───── ENTRIES SHOWN
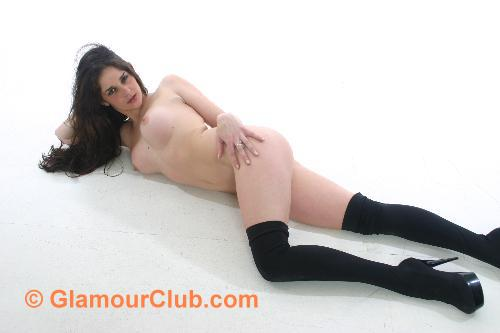 Rebecca Bailey naked in black stockings and heels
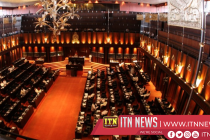 Parliamentary Select Committee will decide on the Provincial Council elections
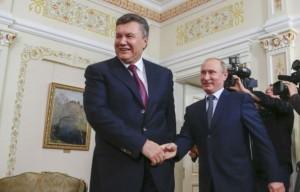 "Viktor Ianukovici: Putin ""mi-a salvat viața"""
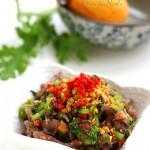 香拌茼蒿血珊瑚草(春季清肝火)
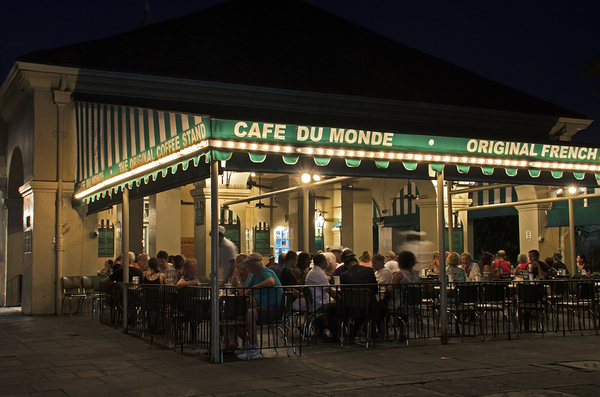 Cafe De Monde New Orleans French Quarter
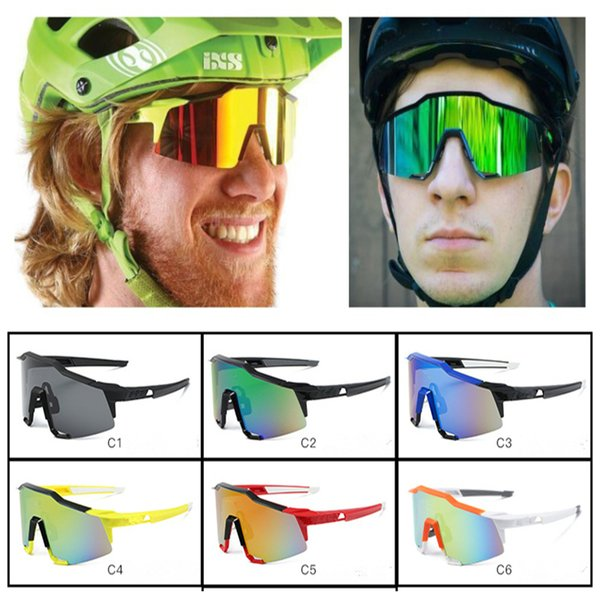 New Arrival brand Wind glasses Men's Sunglasses New Color SPORT Sunglasses Driving cycling Motorcycle glasses 6colors LE345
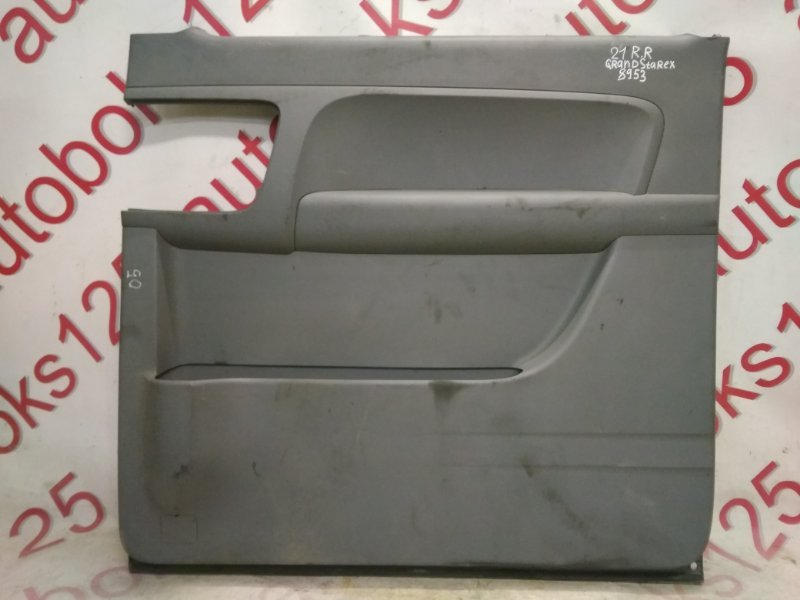 Обшивка двери Hyundai Grand Starex TQ D4CB 2009 задняя правая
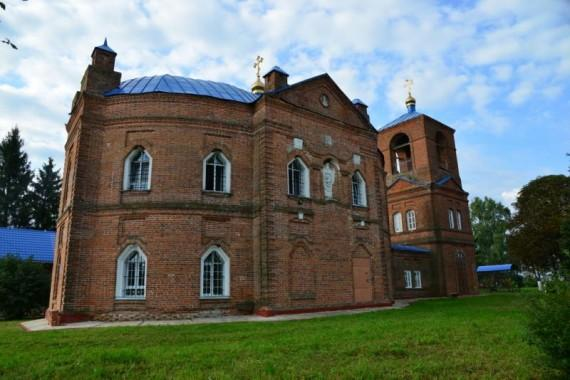 Закладений храм був у 1818 році / bo32.ru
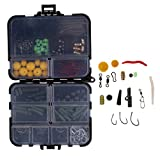 Best Bass Fishing Lines - MagiDeal 189pcs/box Fishing Accessories Kit, Including Jig Hooks Review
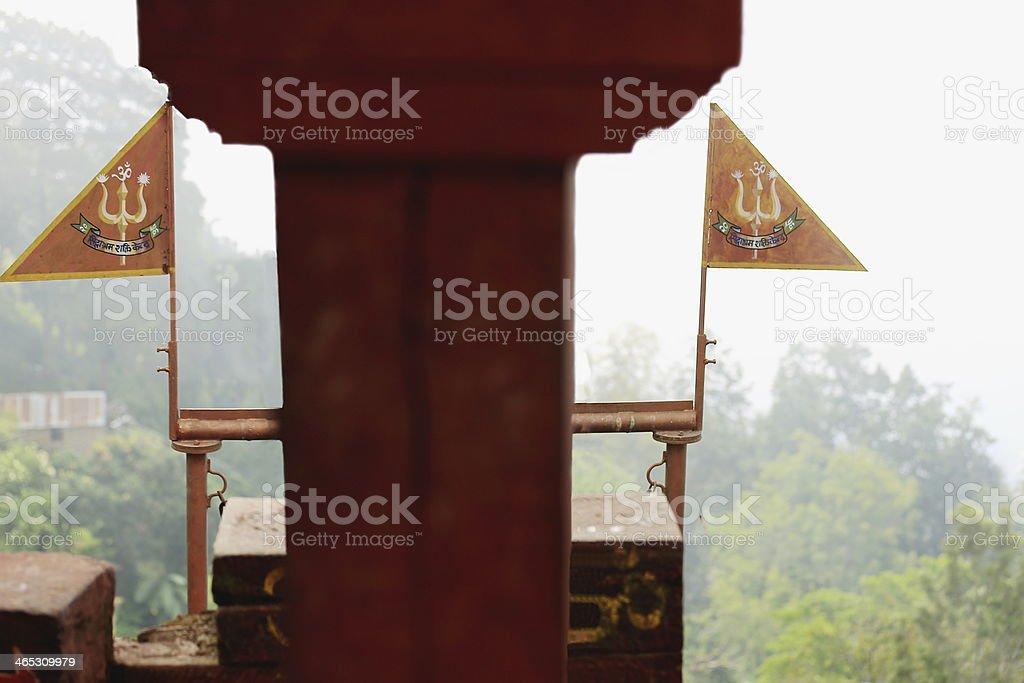 Metallic nepali flags. Kalika Mandir-Gorkha-Nepal. 0410 royalty-free stock photo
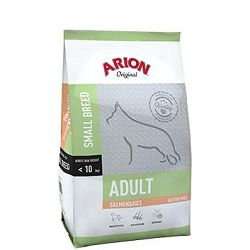 ARION Original Adult Small Salmon & Rice - 3  kg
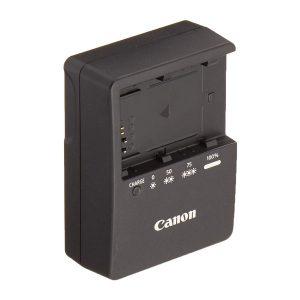 شارژر باتری کانن مدل LC-E6 برای باتری LP-E6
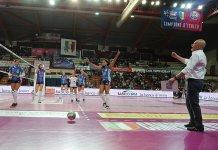 Per la Igor Volley vittoria contro Pesaro e Final Four di Coppa Italia conquistata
──────────
* WHAT IS NEEDED
Since pictures are not part of the copy, set down only the remaining data exactly.

* SOLUTION FOR THIS TASK
 Rebecca Bailey naked in black stockings and heels
 Parliamentary Select Committee will decide on the Provincial Council elections
 "Viktor Ianukovici: Putin ""mi-a salvat viața"""
 香拌茼蒿血珊瑚草(春季清肝火)
 Cafe De Monde New Orleans French Quarter
 New Arrival brand Wind glasses Men's Sunglasses New Color SPORT Sunglasses Driving cycling Motorcycle glasses 6colors LE345
 Обшивка двери Hyundai Grand Starex TQ D4CB 2009 задняя правая
 Закладений храм був у 1818 році / bo32.ru
 Best Bass Fishing Lines - MagiDeal 189pcs/box Fishing Accessories Kit, Including Jig Hooks Review
 Metallic nepali flags. Kalika Mandir-Gorkha-Nepal. 0410 royalty-free stock photo
 ARION Original Adult Small Salmon & Rice - 3  kg
 شارژر باتری کانن مدل LC-E6 برای باتری LP-E6
 Per la Igor Volley vittoria contro Pesaro e Final Four di Coppa Italia conquistata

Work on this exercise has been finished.